La Reine et la Favorite

Dans la France d'Ancien Régime, les femmes ne peuvent participer officiellement au pouvoir. Pour rendre hommage à la gent féminine et à ses actions discrètes auprès des puissants, Simone Bertière a réalisé une série de biographies couvrant les XVIe, XVIIe et XVIIIe siècles. Dans le volume qui nous intéresse, c'est aux femmes du roi Louis XV qu'elle se consacre. Au cœur du propos, la reine, Marie Leszczinska, et la maîtresse principale du roi, Jeanne-Antoinette Poisson, marquise de Pompadour. Mais l'entourage féminin de Louis XV ne se limite pas à ces deux dames. Il faut compter aussi avec celle qui l'éleva – "Maman Ventadour" –, ainsi qu'avec les huit filles qui naquirent de l'union royale, les dauphines et les nombreuses petites maîtresses du Parc aux Cerfs.
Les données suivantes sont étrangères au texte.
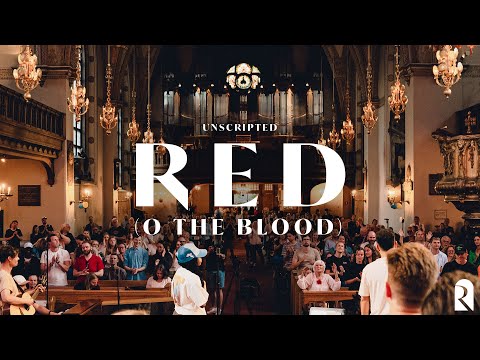Red (O The Blood) | REVERE Unscripted (Live)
Si Louis XV a été privé de sa mère dans sa plus tendre enfance, sa vie d'adulte fait une large place aux femmes.
L'auteur s'efforce de dresser le portrait, tant moral que physique – renforcé par un encart de reproductions de tableaux qui nous les donne à voir – de toutes ces dames. Ce faisant, elle propose une lecture du règne de Louis XV (1715-1774) à la lumière de ses relations avec ses femmes. Il s'agit donc d'un ouvrage proprement historique, où Simone Bertière s'appuie sur les faits et uniquement les faits, refusant de donner dans le psychologisme ou le romanesque. Elle cite amplement ses sources, essentiellement les correspondances conservées dans les archives (celle, par exemple, de la Reine avec son père, Stanislas, roi déchu de Pologne, à qui son gendre confie le duché de Lorraine) ou les Mémoires rédigés par les grands de l'époque, comme le cardinal Bernis ou le duc de Choiseul, sans oublier le duc de saint-Simon pour le début de la période. Elle adopte un style simple, fluide et léger, loin de l'aridité de certains ouvrages historiques.
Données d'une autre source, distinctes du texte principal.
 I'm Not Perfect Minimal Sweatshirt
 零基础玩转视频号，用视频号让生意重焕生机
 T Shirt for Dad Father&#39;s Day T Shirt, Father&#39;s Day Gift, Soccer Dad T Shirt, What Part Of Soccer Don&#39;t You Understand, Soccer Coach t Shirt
Il faut cependant aimer l'histoire pour se plonger dans ces quelque six cents pages. Point d'envolées lyriques comme on peut en trouver dans les biographies de Zweig, point de romance à tout crin. Il s'agit plutôt de mesurer à quel point les femmes ont pesé sur les décisions politiques de Louis XV. On s'intéresse ainsi aux épousailles royales, mais toujours dans la perspective des alliances qui en découlent. L'auteur se pose certes la question de l'amour dans ces mariages imposés, mais elle revient toujours au fondement de ces unions, à savoir leur utilité pour la monarchie française. Elle ne ménage pas sa peine pour offrir des descriptions précises des cérémonies, mais insiste encore davantage sur les tractations qui les ont précédées. On découvre avec plaisir, au détour de certains chapitres, que Madame de Pompadour a joué un rôle clé dans le domaine artistique, en encourageant par exemple le développement de la manufacture de Sèvres. On est moins trasnporté par les guerres, dans lesquelles les dames s'immiscent parfois pour défendre leurs amis ou parents.
Le contexte du règne, dépeint avec simplicité et précision, enthousiasmera les passionnés d'histoire. Ils peuvent apprécier les mises au point synthétiques, comme celle qui est consacrée au jansénisme. Ils découvrent la vie quotidienne sous les ors de Versailles, et la manière dont Louis XV l'a infléchie en laissant une plus grande place à la vie privée de la famille royale. Le récit par le menu de certaines campagnes polonaise ou autrichienne risque de ne séduire toutefois que les plus acharnés.
Il s'agit donc là d'une lecture plaisante pour qui se pique d'avoir quelques connaissances en histoire moderne. Il est à craindre qu'elle ne rebute un lecteur cherchant une approche romanesque. La Reine et la Favorite est donc un ouvrage à rapprocher de "l'histoire du genre", qui s'efforce de valoriser la place des femmes dans la grande histoire.
La Reine et la Favorite, Simone Bertière, 2000.